#### [Task description]
Each line at or after the one containing "scientific name: Rodentia" should be transcribed exactly, up to and including the final line of the data.

#### [The input]

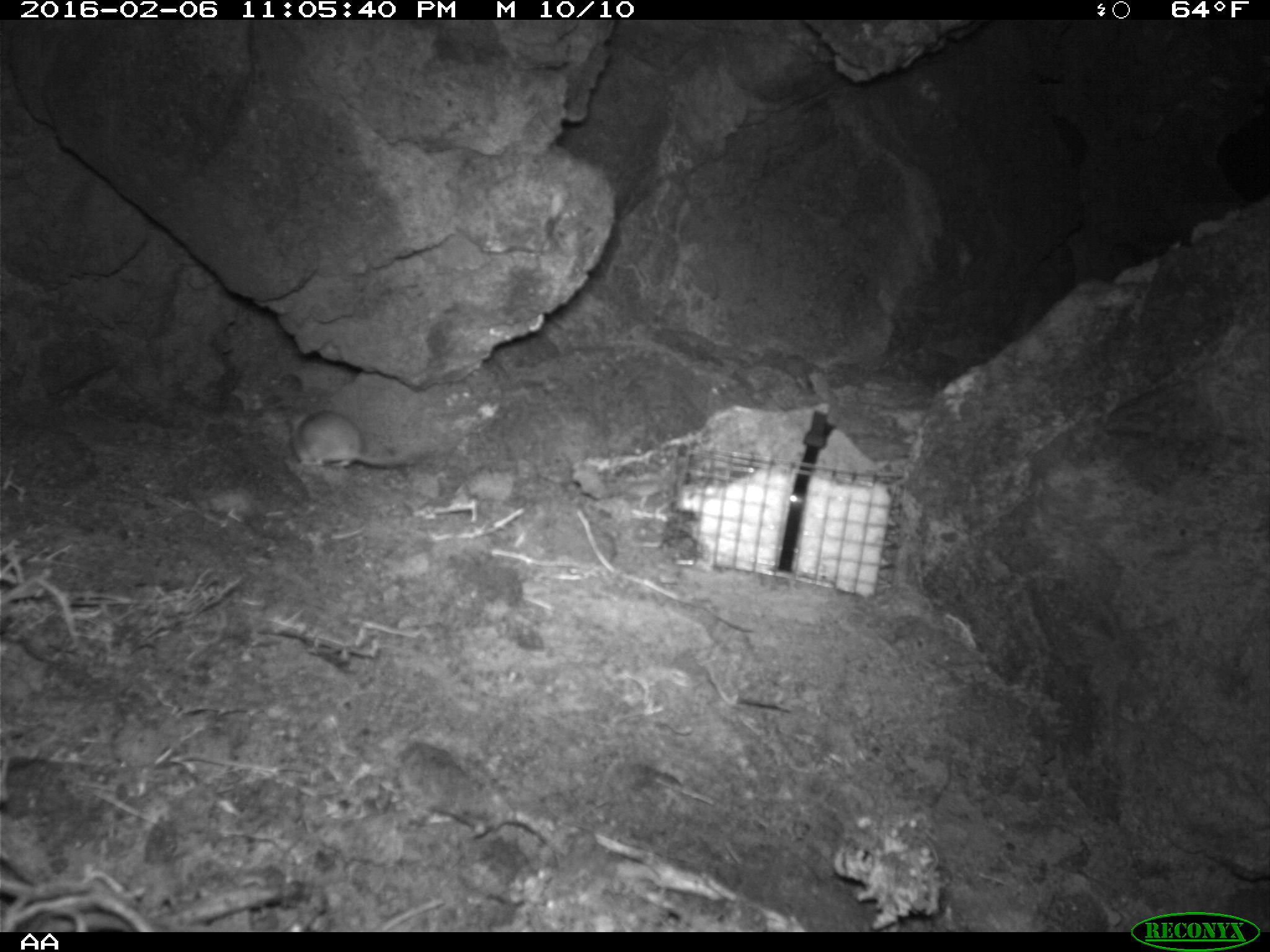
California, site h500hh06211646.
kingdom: Animalia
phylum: Chordata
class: Mammalia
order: Rodentia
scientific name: Rodentia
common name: rodent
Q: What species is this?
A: Rodent (Rodentia).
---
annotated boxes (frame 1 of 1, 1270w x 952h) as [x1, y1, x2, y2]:
rodent: [282, 400, 415, 468]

#### [Answer to this task]
scientific name: Rodentia
common name: rodent
Q: What species is this?
A: Rodent (Rodentia).
---
annotated boxes (frame 1 of 1, 1270w x 952h) as [x1, y1, x2, y2]:
rodent: [282, 400, 415, 468]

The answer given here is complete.